*** Opening of TASK INPUTS ***

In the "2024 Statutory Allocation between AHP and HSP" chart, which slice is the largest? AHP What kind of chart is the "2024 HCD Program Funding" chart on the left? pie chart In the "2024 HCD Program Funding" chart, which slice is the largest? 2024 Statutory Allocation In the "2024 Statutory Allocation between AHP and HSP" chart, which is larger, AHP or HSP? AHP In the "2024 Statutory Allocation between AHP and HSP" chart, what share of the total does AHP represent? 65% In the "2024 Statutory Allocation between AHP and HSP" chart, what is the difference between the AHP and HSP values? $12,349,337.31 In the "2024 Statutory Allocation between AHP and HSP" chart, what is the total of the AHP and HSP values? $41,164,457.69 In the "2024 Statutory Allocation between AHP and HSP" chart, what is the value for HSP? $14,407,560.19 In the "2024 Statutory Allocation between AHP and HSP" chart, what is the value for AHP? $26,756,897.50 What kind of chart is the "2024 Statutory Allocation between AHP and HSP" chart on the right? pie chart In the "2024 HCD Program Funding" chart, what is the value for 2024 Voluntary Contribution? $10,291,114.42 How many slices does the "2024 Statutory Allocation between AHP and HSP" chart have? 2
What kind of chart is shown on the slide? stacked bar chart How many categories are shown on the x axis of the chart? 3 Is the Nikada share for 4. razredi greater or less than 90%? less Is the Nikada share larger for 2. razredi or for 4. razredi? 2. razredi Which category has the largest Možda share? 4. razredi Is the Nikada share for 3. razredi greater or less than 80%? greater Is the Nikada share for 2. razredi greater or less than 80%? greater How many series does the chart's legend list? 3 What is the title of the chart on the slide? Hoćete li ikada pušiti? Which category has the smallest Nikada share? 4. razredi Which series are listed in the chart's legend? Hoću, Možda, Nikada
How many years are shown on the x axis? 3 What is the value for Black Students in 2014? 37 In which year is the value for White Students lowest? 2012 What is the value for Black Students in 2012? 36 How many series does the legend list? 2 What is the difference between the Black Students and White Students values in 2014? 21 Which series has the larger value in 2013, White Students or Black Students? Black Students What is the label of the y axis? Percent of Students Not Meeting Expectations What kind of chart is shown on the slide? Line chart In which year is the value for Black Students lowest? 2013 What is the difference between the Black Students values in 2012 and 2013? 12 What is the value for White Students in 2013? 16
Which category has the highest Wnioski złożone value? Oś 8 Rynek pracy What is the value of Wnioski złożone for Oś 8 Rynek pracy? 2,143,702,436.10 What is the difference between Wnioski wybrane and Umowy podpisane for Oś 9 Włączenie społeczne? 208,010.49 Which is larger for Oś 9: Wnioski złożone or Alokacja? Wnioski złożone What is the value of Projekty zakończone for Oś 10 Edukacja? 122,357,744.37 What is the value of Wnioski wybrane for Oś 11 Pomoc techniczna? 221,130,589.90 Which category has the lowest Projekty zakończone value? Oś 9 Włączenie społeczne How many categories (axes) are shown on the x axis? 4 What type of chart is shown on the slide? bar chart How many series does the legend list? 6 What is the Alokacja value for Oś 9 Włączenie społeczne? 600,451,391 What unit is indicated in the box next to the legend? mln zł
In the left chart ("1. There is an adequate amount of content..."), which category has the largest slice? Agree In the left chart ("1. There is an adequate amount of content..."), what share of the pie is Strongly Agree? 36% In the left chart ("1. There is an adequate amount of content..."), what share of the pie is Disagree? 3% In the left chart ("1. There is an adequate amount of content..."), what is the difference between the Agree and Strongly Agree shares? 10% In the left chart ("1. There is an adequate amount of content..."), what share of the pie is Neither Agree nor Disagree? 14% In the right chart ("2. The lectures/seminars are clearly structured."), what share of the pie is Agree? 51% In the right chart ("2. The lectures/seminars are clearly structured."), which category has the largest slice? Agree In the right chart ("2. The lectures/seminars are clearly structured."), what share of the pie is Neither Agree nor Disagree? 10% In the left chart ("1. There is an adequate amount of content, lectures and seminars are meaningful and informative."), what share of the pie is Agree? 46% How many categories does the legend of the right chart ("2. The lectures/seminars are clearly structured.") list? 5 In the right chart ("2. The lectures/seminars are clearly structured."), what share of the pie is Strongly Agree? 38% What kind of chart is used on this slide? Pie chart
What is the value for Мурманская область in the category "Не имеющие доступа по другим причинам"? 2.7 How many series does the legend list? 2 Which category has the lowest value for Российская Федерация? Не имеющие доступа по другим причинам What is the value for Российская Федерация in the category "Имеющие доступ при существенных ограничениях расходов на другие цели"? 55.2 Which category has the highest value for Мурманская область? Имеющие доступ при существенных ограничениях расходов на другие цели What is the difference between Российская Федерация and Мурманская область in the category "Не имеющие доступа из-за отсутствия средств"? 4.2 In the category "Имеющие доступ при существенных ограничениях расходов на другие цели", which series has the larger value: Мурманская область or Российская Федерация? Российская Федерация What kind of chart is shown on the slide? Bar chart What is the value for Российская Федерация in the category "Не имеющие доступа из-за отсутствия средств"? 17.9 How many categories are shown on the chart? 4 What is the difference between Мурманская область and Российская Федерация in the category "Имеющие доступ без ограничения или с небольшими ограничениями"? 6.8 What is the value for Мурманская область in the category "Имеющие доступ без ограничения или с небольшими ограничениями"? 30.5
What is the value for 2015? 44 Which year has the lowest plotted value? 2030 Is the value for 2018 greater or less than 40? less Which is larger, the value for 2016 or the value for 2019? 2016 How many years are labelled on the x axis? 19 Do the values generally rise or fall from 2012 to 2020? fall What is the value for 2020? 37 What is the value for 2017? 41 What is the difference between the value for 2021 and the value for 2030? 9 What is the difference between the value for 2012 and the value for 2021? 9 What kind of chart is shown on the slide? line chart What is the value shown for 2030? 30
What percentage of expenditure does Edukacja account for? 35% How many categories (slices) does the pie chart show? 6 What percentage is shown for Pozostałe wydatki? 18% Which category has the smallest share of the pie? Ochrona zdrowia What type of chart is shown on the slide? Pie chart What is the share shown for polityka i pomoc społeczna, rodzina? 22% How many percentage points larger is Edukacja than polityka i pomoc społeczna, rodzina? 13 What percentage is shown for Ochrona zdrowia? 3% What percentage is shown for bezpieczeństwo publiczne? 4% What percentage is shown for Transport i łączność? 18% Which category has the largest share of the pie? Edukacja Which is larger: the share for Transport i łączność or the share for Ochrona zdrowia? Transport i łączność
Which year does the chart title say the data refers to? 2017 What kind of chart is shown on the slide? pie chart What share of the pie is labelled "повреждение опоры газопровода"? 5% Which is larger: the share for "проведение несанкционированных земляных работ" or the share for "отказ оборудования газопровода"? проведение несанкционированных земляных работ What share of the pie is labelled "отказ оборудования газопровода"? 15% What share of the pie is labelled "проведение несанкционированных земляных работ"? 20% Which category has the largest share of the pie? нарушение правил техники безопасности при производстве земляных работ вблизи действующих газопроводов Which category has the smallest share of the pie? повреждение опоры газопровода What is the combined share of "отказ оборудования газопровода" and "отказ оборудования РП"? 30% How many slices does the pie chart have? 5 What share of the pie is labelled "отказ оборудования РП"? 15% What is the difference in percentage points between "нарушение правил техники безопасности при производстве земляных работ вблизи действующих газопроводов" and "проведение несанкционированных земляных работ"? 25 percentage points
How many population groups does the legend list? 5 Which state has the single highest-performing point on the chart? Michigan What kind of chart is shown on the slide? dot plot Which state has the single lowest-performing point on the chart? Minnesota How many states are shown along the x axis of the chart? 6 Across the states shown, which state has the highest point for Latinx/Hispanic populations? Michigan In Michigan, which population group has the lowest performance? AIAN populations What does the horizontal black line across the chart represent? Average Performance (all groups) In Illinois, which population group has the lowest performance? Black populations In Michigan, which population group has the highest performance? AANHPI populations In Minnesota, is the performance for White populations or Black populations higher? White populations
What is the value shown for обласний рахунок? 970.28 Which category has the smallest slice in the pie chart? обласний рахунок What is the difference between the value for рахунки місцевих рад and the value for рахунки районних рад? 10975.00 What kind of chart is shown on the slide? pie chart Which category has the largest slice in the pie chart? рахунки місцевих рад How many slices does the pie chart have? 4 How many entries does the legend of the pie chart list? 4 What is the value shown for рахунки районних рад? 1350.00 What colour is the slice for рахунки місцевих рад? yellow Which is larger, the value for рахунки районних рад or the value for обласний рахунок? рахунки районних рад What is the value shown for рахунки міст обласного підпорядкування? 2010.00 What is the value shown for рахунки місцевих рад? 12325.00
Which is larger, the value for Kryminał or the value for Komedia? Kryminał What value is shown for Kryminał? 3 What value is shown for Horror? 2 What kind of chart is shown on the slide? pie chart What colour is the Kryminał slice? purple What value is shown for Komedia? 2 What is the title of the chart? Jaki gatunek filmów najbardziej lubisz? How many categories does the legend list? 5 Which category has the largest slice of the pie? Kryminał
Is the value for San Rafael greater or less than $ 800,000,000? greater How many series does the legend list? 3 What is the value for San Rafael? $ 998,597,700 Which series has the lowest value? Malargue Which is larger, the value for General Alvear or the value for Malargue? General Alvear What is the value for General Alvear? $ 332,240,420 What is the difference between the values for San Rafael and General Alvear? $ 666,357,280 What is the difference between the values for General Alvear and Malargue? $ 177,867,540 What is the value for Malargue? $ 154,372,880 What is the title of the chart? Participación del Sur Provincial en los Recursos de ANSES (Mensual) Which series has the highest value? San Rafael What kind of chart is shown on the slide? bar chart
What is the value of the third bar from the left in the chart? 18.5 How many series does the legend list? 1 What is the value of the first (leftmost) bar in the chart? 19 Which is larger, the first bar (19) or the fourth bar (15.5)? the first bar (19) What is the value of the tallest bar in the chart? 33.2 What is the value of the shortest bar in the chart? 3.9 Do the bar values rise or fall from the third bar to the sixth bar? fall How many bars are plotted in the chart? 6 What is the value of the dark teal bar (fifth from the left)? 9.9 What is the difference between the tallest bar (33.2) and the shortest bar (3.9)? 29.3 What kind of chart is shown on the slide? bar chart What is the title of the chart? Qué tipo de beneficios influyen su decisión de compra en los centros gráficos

*** Close of TASK INPUTS ***

INSTRUCTIONS FOR THE TASK:
Tally the lines of the records that contain the string "White", and give only that number.

TASK SOLUTION:
2